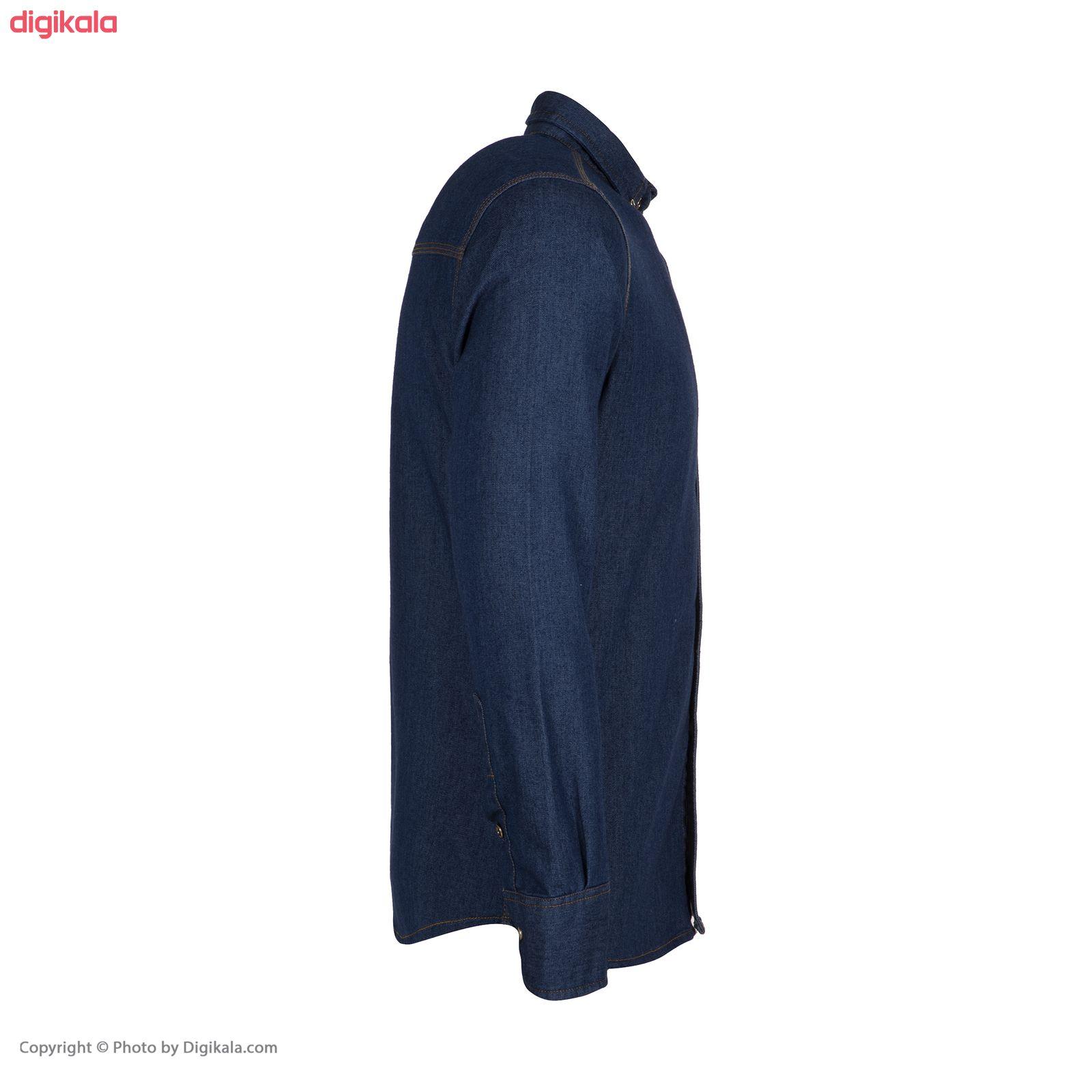 پیراهن مردانه کد M02273 main 1 1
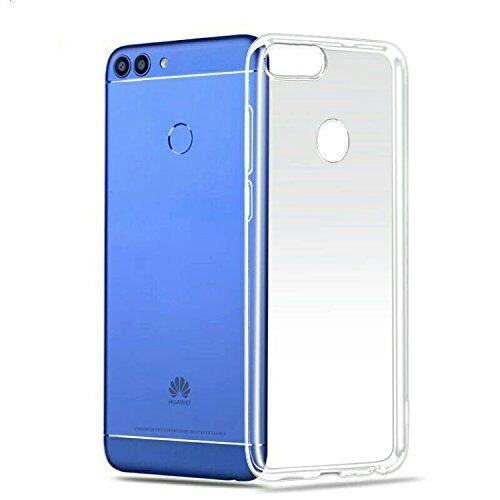 Lanseede Huawei P Smart Hülle, Crystal Clear Silikon Schutzhülle für Huawei P Smart Hülle TPU Bumper Cover Hülle Transparent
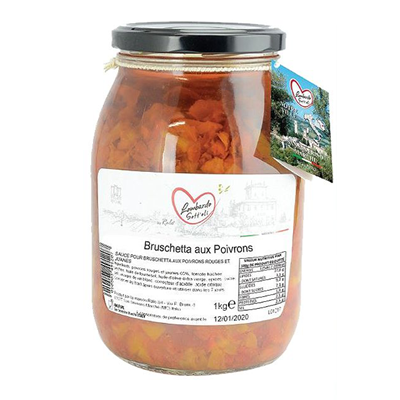 Bruschetta aux poivrons bocal 1062 ml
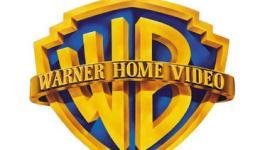 Comentario Público de Warner Bros. acerca del Juicio de JKR contra 'The HP-Lexicon'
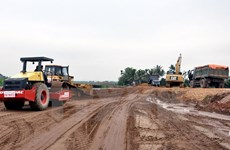 Quảng Ninh nâng cao chất lượng hạ tầng để thu hút nhà đầu tư Nhật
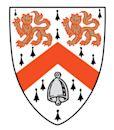 Wolfson College, Cambridge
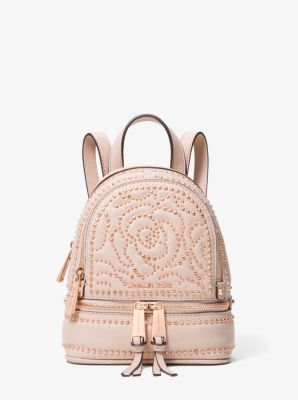 9d97a65acbec Rhea Mini Rose Studded Leather Backpack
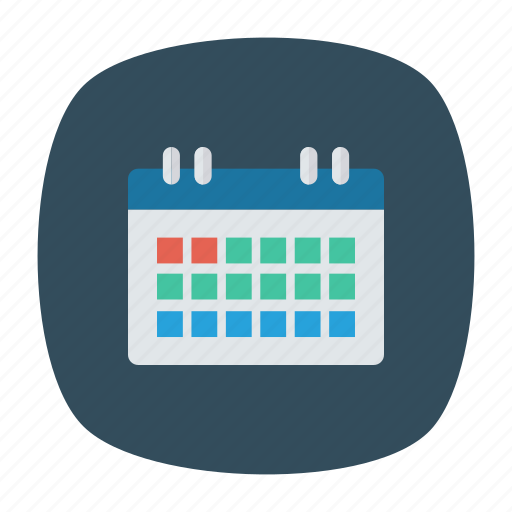 calender, event, month, year icon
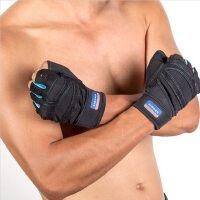 健身手套男士女健身房半指运动手套锻练哑铃举重护腕防滑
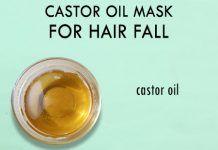 CASTOR OIL HAIR MASKS FOR HAIR GROWTH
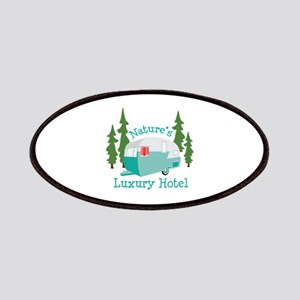 Natures Luxury Hotel Patches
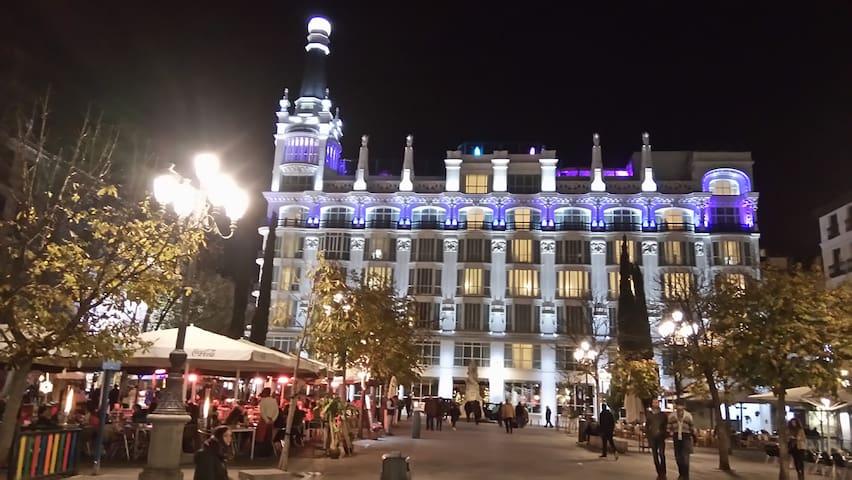 Madrid Centro-Sol-Calle del Principe-Pza Santa Ana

Exercise - Please print the data above once more, exactly as it appears, with no pictures.

Answer -
 پیراهن مردانه کد M02273 main 1 1
 Lanseede Huawei P Smart Hülle, Crystal Clear Silikon Schutzhülle für Huawei P Smart Hülle TPU Bumper Cover Hülle Transparent
 Bruschetta aux poivrons bocal 1062 ml
 Comentario Público de Warner Bros. acerca del Juicio de JKR contra 'The HP-Lexicon'
 Quảng Ninh nâng cao chất lượng hạ tầng để thu hút nhà đầu tư Nhật
 Wolfson College, Cambridge
 9d97a65acbec Rhea Mini Rose Studded Leather Backpack
 calender, event, month, year icon
 健身手套男士女健身房半指运动手套锻练哑铃举重护腕防滑
 CASTOR OIL HAIR MASKS FOR HAIR GROWTH
 Natures Luxury Hotel Patches
 Madrid Centro-Sol-Calle del Principe-Pza Santa Ana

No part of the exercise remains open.